B Cell Epitope Prediction Tools Description

The B cell prediction tools can be found at B Cell Tools.

Prediction of linear epitopes from protein sequence

Seven different tools are provided that predict antibody epitope candidates from amino acid sequences. Five are based on amino acid property scales, one method uses a Hidden Markov Model, and one uses a Random Forest algorithm. Parameters such as hydrophilicity, flexibility, accessibility, and antigenic propensity of polypeptides chains have been correlated with the location of continuous epitopes in a few well-characterized proteins. Based on these observations, amino acid property scales have been developed to predict antigenic determinants. Each scale consists of 20 values assigned to each of the amino acid residues on the basis of their relative propensity to possess the property described by the scale. The following amino acid property scales have been selected and implemented based on their popularity and coverage of different categories.

  • Secondary structure - Chou and Fasman beta turn prediction
  • Surface exposure - Emini surface accessibility prediction
  • Flexibility - Karplus and Schulz flexibility prediction
  • Antigenicity - Kolaskar and Tongaonkar antigenicity prediction
  • Hydrophobicity/hydrophilicity - Parker hydrophilicity prediction

BepiPred combines the predictions of a hidden Markov model and the propensity scale of Parker et al. It is described in Larsen et al. (Immunome Research, 2006, PMID 16635264.pdf (305.3 KB)). The BepiPred-2.0 server predicts B-cell epitopes from a protein sequence, using a Random Forest algorithm trained on epitopes and non-epitope amino acids determined from crystal structures, and is described in Jespersen et al. (Nucleic Acids Res, 2017, PMID 28472356.pdf (1.9 MB)).

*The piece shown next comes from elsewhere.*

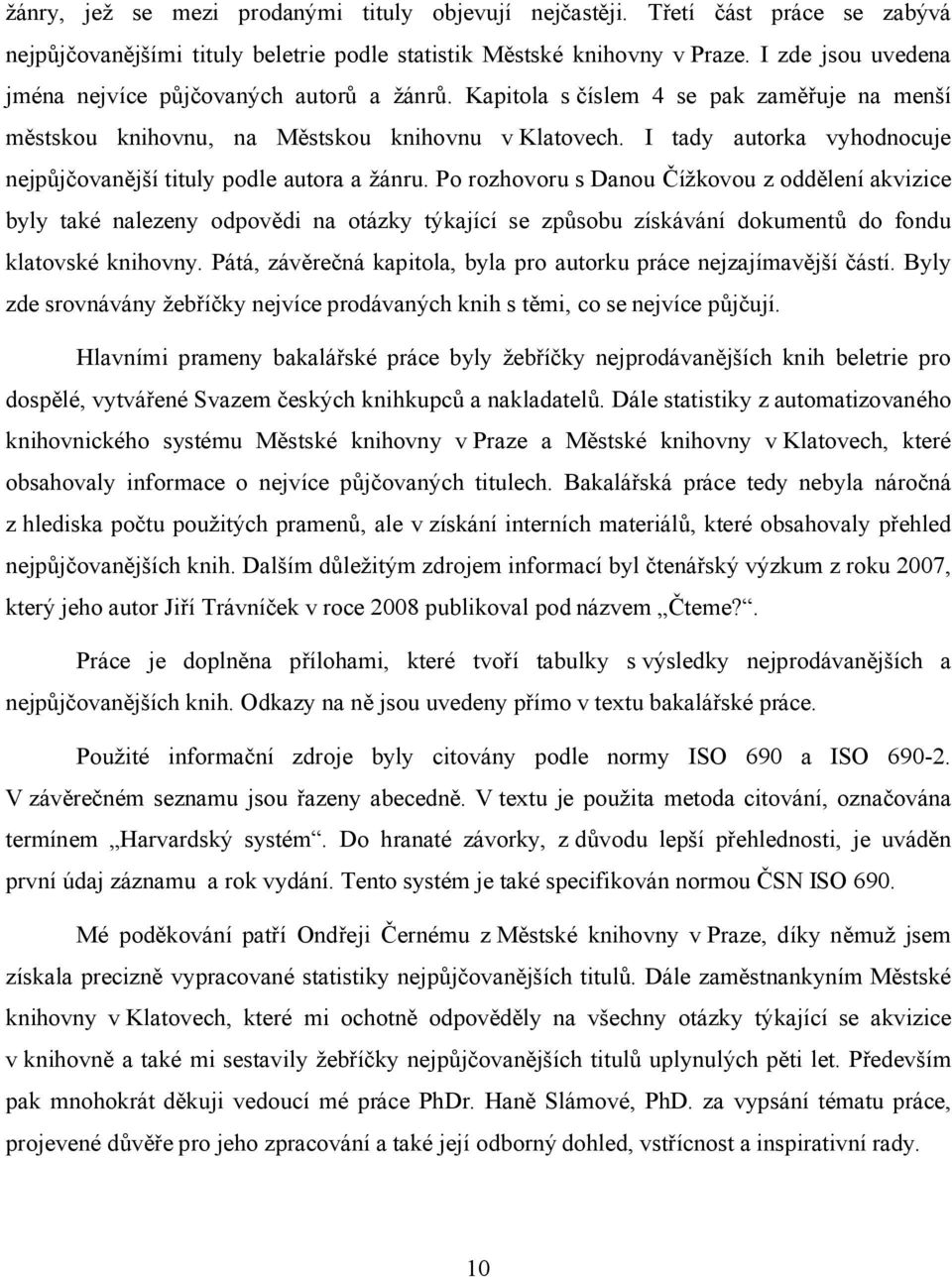 I tady autorka vyhodnocuje nejpůjčovanější tituly podle autora a žánru.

DiscoTope - Prediction of epitopes from protein structure

DiscoTope is designed specifically to predict discontinuous epitopes. It uses protein three-dimensional structural data in addition sequence data. The method is based on amino acid statistics, spatial information, and surface accessibility in a compiled data set of discontinuous epitopes determined by X-ray crystallography of antibody/antigen protein complexes. The method is described in Haste Andersen et al. (Protein Sci., 2006, PMID 17001032.pdf (465.4 KB)).

ElliPro - Epitope prediction based upon structural protrusion

ElliPro predicts linear and discontinuous antibody epitopes based on a protein antigen’s 3D structure. ElliPro accepts either a protein structure (preferred) or a protein sequence as an input. If a protein sequence is used, ElliPro will predict its 3D structure by homology modeling. Its use if described in the Tutorial tab of the ElliPro section of the Analysis Resource. The method is described in Julia Ponomarenko et al. (BMC Bioinformatics, 2008, PMID19055730.pdf (1.1 MB)).